- _Source records_
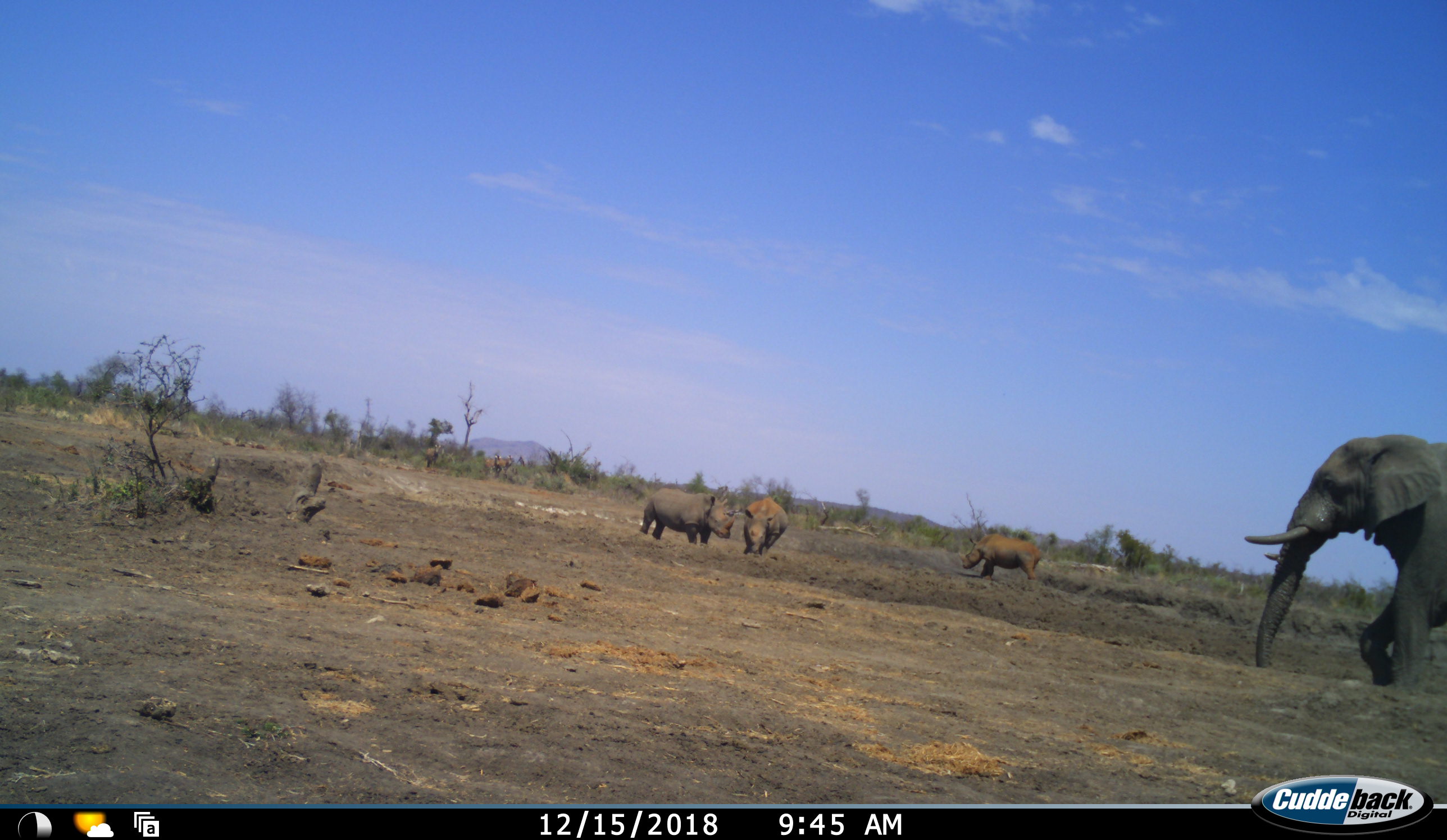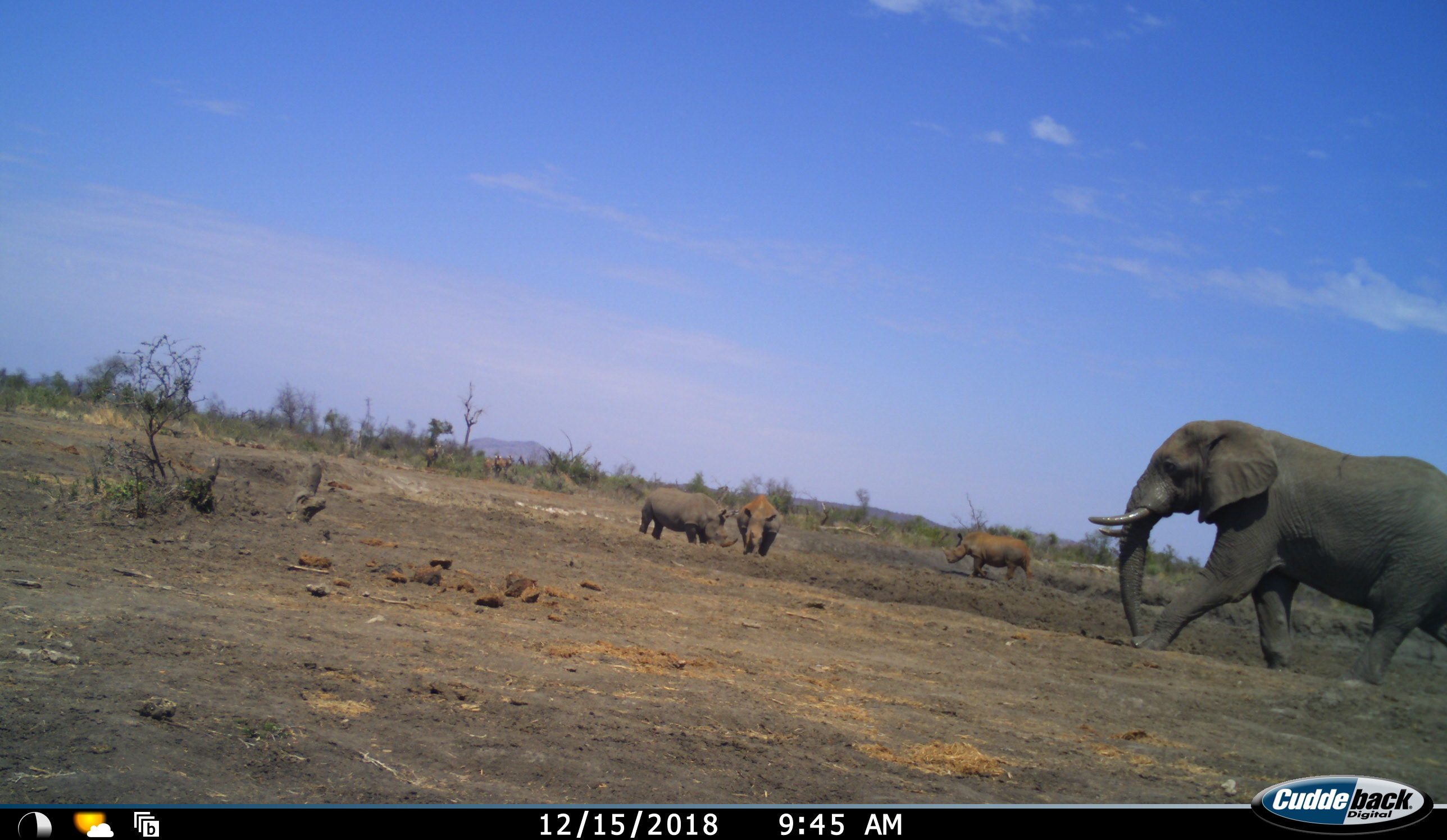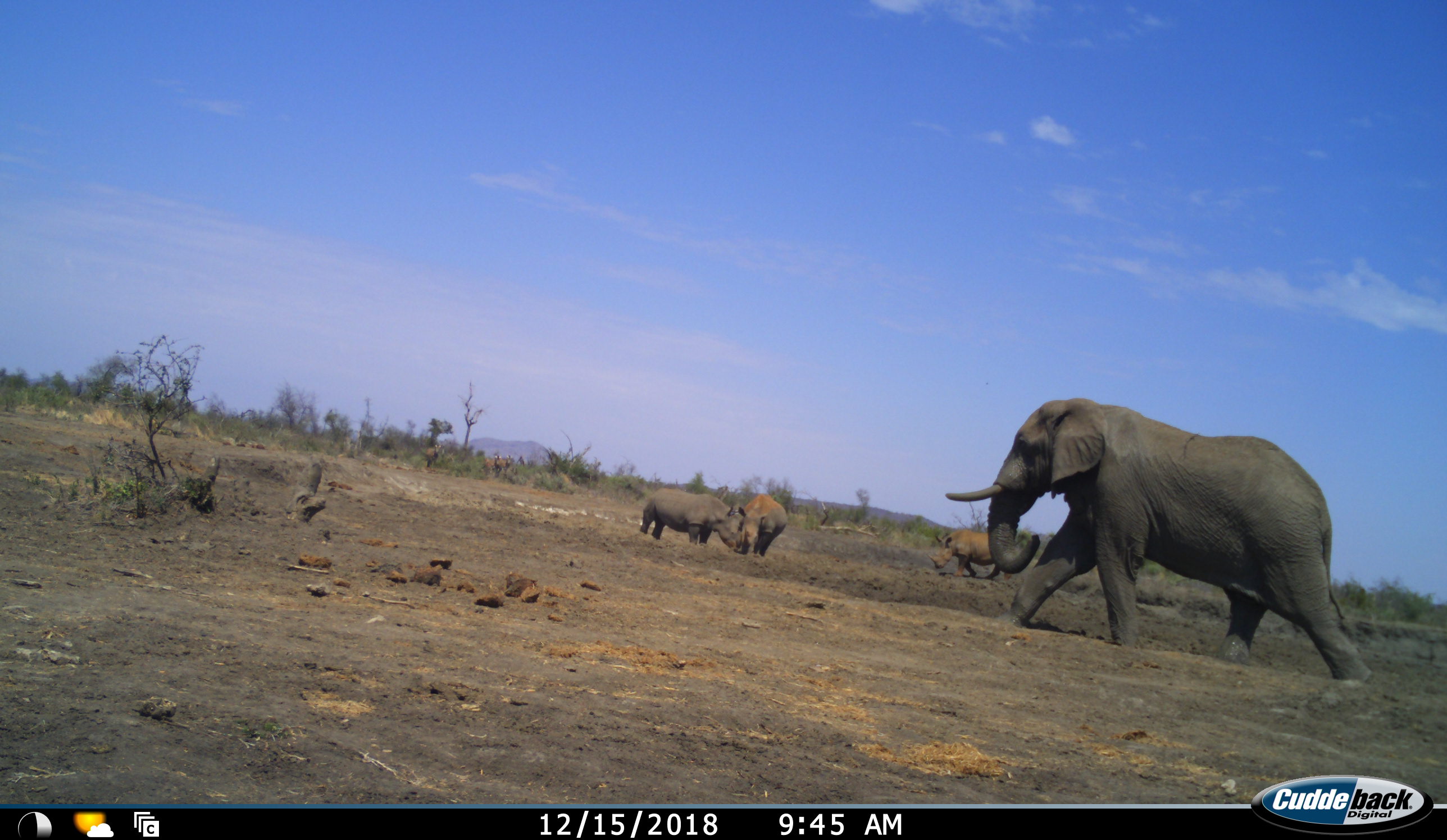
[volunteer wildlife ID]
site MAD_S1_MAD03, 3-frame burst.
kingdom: Animalia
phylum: Chordata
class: Mammalia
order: Proboscidea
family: Elephantidae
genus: Loxodonta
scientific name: Loxodonta africana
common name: african bush elephant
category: elephant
Elephant (african bush elephant) (Loxodonta africana), count 1. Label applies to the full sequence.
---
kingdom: Animalia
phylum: Chordata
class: Mammalia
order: Perissodactyla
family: Rhinocerotidae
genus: Ceratotherium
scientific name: Ceratotherium simum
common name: white rhinoceros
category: rhinoceroswhite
Rhinoceroswhite (white rhinoceros) (Ceratotherium simum), count 3. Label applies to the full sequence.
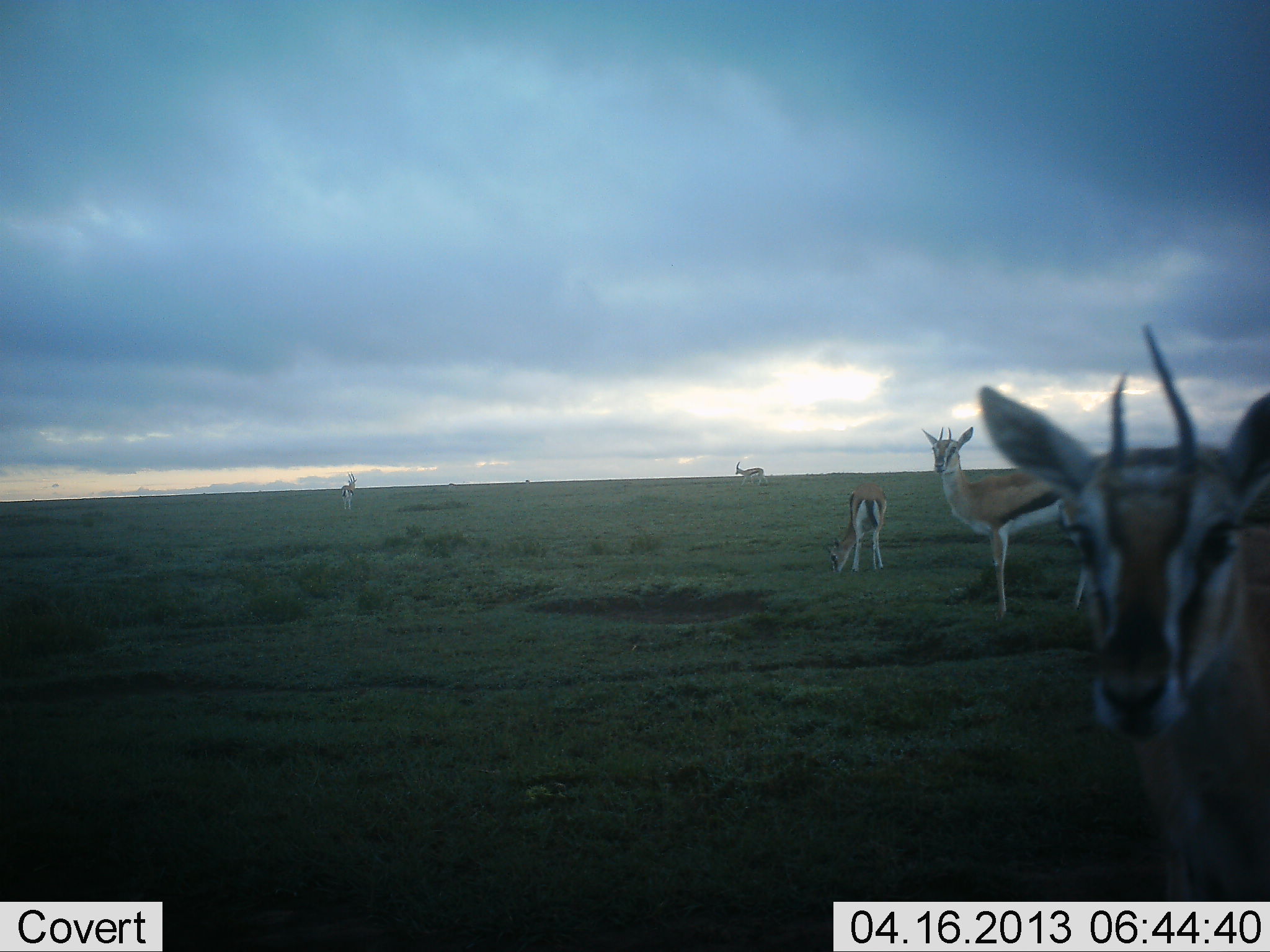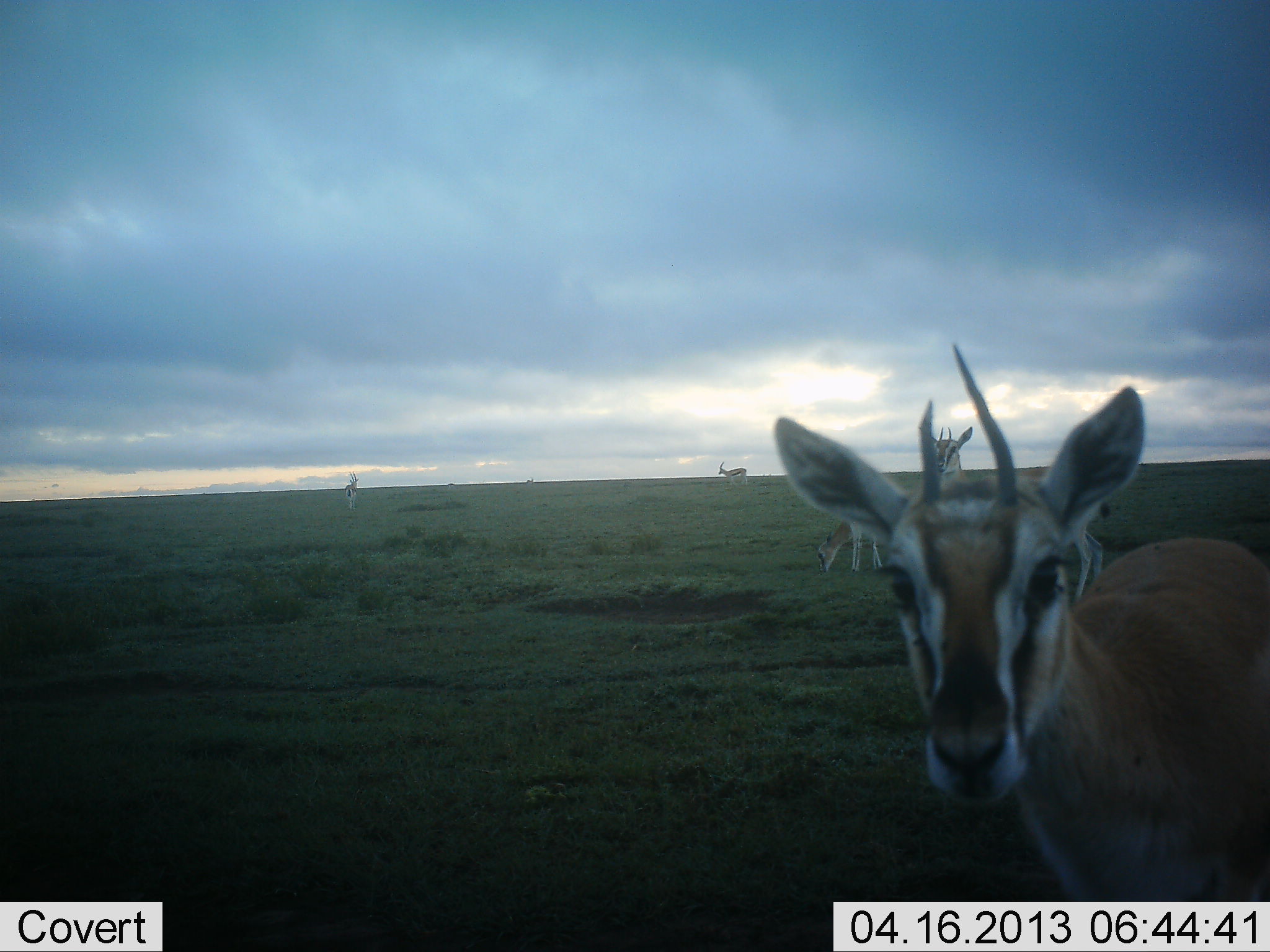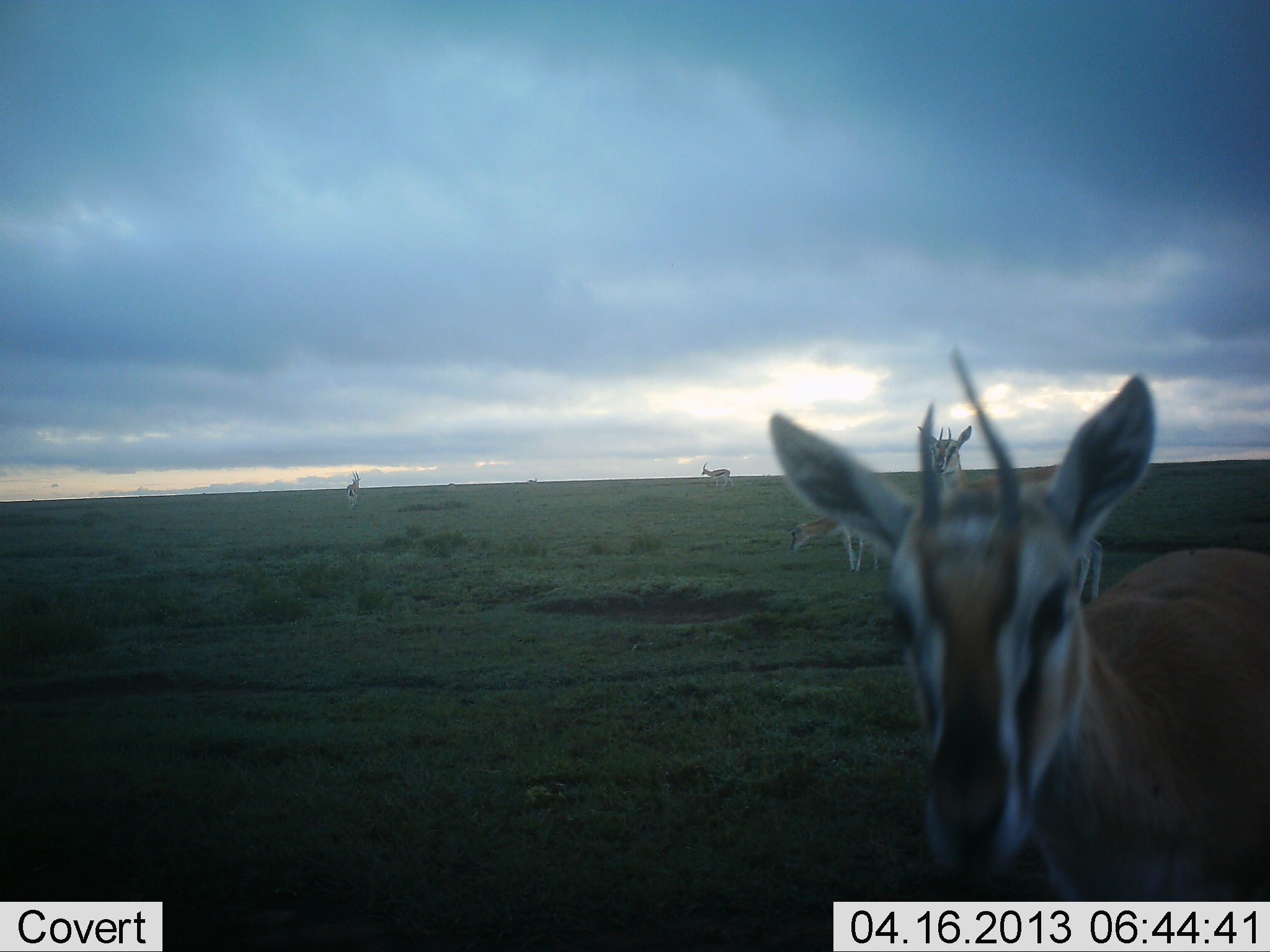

- _Exercise aim_
Scan the entries above for the string "name" and copy each line that contains it.

- _Task output_
scientific name: Loxodonta africana
common name: african bush elephant
scientific name: Ceratotherium simum
common name: white rhinoceros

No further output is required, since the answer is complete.